We have verified that the modified proteins can form active filaments with single-stranded DNA (ssDNA) by measuring their ssDNA-dependent ATPase activities. Except for Y103F and W290H-W308H, where a reduction by some 50% in activity was observed, all of the RecA mutants showed full activity, with similar dependence on DNA concentration (Table 3, which is published as supporting information on the PNAS web site). The results thus demonstrate an overall retained activity for the modified RecA proteins to bind ssDNA and to display the conformational change required to hydrolyze ATP.

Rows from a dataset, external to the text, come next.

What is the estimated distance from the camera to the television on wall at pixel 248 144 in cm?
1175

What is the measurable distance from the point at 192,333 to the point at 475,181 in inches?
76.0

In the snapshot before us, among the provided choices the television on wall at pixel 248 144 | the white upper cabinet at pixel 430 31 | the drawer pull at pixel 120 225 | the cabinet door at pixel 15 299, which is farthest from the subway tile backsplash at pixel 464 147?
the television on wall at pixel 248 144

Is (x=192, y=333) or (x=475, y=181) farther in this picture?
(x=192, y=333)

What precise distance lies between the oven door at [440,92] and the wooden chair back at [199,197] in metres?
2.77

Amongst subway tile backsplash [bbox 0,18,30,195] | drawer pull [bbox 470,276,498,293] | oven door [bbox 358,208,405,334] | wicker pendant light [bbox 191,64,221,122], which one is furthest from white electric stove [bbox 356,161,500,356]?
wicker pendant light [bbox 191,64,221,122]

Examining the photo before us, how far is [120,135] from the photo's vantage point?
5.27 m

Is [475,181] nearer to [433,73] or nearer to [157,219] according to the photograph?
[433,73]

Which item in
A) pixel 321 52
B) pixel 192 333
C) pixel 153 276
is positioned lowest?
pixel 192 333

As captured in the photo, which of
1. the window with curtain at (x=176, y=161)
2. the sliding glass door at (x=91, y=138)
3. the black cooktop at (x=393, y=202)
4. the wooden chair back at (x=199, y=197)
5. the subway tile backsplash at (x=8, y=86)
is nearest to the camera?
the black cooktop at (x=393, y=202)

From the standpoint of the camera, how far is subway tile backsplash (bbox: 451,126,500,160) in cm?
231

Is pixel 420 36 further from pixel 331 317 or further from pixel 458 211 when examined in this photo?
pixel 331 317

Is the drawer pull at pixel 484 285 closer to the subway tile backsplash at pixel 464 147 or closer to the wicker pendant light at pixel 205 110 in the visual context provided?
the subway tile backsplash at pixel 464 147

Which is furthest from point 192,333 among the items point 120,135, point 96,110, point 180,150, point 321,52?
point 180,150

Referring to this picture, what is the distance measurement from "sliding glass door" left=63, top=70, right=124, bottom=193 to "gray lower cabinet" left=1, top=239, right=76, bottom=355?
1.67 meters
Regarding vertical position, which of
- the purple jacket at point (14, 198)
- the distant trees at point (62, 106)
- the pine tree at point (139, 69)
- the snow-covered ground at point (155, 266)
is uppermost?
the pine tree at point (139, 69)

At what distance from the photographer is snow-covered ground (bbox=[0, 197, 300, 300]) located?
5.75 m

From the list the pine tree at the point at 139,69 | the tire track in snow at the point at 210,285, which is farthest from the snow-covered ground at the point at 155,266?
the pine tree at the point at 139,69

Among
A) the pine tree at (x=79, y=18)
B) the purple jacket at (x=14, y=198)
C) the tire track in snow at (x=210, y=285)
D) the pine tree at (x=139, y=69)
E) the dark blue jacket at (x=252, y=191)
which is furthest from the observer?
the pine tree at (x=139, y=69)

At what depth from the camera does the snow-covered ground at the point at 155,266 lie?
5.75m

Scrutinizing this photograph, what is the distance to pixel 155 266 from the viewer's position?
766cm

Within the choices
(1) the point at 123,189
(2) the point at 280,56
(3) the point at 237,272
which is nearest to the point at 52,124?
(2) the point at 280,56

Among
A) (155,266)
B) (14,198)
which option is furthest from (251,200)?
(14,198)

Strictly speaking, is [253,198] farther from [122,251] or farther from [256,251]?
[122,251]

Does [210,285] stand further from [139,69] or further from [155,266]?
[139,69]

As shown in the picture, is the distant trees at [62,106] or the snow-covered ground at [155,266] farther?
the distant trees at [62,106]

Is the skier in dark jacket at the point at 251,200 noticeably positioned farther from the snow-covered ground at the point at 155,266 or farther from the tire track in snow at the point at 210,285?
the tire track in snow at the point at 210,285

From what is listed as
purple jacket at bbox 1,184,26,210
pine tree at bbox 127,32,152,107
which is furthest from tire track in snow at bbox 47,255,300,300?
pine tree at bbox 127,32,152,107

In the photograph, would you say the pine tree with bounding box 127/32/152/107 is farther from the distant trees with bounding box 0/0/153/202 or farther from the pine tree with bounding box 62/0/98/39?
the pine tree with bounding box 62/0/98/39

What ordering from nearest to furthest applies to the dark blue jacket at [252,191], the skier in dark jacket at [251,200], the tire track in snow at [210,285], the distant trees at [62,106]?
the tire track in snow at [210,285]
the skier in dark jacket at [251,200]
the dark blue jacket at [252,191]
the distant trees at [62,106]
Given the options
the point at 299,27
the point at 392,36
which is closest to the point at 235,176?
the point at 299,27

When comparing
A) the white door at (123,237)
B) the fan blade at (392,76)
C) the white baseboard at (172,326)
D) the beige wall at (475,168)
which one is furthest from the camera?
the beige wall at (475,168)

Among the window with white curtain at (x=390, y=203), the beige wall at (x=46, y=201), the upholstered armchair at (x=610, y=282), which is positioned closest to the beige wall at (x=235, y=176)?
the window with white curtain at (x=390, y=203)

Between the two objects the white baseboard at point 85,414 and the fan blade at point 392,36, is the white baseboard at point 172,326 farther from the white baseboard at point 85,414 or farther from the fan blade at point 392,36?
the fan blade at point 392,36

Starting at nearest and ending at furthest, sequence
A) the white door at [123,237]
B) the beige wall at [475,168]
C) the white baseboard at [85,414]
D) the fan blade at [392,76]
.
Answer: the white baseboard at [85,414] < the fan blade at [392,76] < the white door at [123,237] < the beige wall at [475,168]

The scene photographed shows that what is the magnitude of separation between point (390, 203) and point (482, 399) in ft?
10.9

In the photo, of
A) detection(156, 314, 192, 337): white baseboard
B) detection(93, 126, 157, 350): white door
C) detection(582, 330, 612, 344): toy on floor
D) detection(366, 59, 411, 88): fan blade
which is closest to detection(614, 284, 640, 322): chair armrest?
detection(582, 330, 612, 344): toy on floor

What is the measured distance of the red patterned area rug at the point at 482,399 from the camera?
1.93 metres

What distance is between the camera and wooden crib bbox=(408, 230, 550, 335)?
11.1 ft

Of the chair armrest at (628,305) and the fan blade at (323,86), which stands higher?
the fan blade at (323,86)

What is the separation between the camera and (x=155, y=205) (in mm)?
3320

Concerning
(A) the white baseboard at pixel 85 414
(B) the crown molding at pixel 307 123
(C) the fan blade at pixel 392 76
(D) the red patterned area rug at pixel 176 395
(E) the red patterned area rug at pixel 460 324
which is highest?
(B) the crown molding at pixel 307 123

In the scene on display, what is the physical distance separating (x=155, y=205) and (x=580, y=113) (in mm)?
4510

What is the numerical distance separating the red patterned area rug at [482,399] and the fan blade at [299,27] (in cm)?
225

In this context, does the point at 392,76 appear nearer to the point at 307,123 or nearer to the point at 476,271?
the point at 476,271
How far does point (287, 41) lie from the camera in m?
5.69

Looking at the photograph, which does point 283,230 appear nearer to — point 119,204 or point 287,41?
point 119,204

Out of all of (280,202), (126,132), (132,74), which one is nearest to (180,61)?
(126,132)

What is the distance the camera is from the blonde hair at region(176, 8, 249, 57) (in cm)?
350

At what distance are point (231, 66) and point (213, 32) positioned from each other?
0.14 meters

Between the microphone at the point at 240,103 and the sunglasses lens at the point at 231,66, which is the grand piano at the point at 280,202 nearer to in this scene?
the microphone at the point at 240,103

LD Spectra of RecA Protein Complexes with Poly(dɛA) and SSLD Spectra of Tryptophan and Tyrosine Residues.
Flow LD spectra of wild-type and modified RecA protein-DNA complexes were measured with the ethenoadenine polynucleotide poly(dɛA) as ssDNA. The ethenoadenine chromophore displays an extra absorption band at 320 nm, where neither RecA nor nucleotide cofactor absorbs light, with a transition moment polarized in the plane of the chromophore (18). Assuming that the structure of DNA complexes with modified RecA is effectively the same as that of wild-type RecA, we can exploit the LD signal of ethenoadenine as an internal standard for normalization of the flow orientation parameter S.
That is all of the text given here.